| Work to complete |
**A)** Write out the passage from the paper excerpt on decision making and mental health, starting at "James W. Gentry, University" and ending at "for consumer research.".
**B)** In the paper excerpt on decision making and mental health, who argued that a cooperative perspective should be considered as well as a competitive one?

| Text passage |

## START

An Alternative Decision-Making Paradigm: The Maintenance of Mental Health

James W. Gentry

University of Nebraska-Lincoln

College of Business Administration

Lincoln NE 68588-0492

Tel: 402-472-3278

Fax: 402-472-9777

Email:

Suraj Commuri

University of Albany

Marketing Department

College of Business Administration

1400 Washington Avenue

Albany, NY 1222

Tel: (518) 442-4954

Fax: (518) 442-2568

E-mail:

Mariam Beruchashvili

California State University-Northridge

College of Bus Adm

18111 Nordhoff St.

Northridge CA 91330-4651

Email:

An Alternative Decision-Making Paradigm: The Maintenance of Mental Health

James W. Gentry, University of Nebraska-Lincoln

Suraj Commuri, University of Albany

Mariam Beruchashvili, California State University-Northridge

ABSTRACT

Marketing and, to a lesser extent, Consumer Research have been limited by their basic foundation coming from Economics and by its normative emphasis. Despite Consumer Research’s broadened scope fostered by the incorporation of perspectives from Psychology, Sociology, Anthropology, and other disciplines, we argue that the perspectives of consumer decision making have been based, implicitly if not explicitly, upon (modifications of) Economic theory. Hirschman (1993) argued that a cooperative perspective should be considered as well as a competitive one. We extend that by arguing that a mental health perspective should be used to evaluate decision making and, more importantly, to frame our expectations for consumer research.

## END

| Items |
## START

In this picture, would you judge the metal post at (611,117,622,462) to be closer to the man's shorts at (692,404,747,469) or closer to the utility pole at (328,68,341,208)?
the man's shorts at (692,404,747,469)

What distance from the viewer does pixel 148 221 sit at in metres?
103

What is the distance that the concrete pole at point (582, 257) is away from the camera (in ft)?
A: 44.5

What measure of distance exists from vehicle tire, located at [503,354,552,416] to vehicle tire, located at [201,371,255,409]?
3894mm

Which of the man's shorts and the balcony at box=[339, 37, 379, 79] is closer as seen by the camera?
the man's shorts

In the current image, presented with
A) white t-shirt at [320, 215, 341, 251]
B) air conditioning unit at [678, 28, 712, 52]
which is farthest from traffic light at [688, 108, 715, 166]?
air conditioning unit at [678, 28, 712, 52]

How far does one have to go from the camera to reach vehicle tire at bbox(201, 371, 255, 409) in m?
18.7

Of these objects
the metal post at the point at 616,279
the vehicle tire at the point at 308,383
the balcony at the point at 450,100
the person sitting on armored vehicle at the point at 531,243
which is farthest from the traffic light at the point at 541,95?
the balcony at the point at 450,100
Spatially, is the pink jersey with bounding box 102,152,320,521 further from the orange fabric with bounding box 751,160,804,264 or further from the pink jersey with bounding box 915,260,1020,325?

## END

| Task results |
**A)**
James W. Gentry, University of Nebraska-Lincoln

Suraj Commuri, University of Albany

Mariam Beruchashvili, California State University-Northridge

ABSTRACT

Marketing and, to a lesser extent, Consumer Research have been limited by their basic foundation coming from Economics and by its normative emphasis. Despite Consumer Research’s broadened scope fostered by the incorporation of perspectives from Psychology, Sociology, Anthropology, and other disciplines, we argue that the perspectives of consumer decision making have been based, implicitly if not explicitly, upon (modifications of) Economic theory. Hirschman (1993) argued that a cooperative perspective should be considered as well as a competitive one. We extend that by arguing that a mental health perspective should be used to evaluate decision making and, more importantly, to frame our expectations for consumer research.

**B)** Hirschman (1993)